Reproduce every one of the rows below word for word, with no changes.

━━━━━ Available data

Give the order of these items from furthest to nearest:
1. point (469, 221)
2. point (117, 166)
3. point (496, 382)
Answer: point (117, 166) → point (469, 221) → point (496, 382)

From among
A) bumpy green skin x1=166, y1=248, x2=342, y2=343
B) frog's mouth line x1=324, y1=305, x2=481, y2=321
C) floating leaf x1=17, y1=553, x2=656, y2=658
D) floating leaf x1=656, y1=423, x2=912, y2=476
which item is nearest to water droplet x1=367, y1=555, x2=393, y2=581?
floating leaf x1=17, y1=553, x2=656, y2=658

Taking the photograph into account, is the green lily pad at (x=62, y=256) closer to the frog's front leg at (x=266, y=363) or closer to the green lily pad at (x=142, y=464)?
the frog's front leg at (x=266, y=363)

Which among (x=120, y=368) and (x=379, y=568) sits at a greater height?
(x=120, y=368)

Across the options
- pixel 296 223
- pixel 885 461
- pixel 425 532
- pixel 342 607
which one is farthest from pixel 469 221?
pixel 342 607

━━━━━━━━━━

*Output of the exercise*
Give the order of these items from furthest to nearest:
1. point (469, 221)
2. point (117, 166)
3. point (496, 382)
Answer: point (117, 166) → point (469, 221) → point (496, 382)

From among
A) bumpy green skin x1=166, y1=248, x2=342, y2=343
B) frog's mouth line x1=324, y1=305, x2=481, y2=321
C) floating leaf x1=17, y1=553, x2=656, y2=658
D) floating leaf x1=656, y1=423, x2=912, y2=476
which item is nearest to water droplet x1=367, y1=555, x2=393, y2=581?
floating leaf x1=17, y1=553, x2=656, y2=658

Taking the photograph into account, is the green lily pad at (x=62, y=256) closer to the frog's front leg at (x=266, y=363) or closer to the green lily pad at (x=142, y=464)?
the frog's front leg at (x=266, y=363)

Which among (x=120, y=368) and (x=379, y=568) sits at a greater height?
(x=120, y=368)

Across the options
- pixel 296 223
- pixel 885 461
- pixel 425 532
- pixel 342 607
which one is farthest from pixel 469 221?
pixel 342 607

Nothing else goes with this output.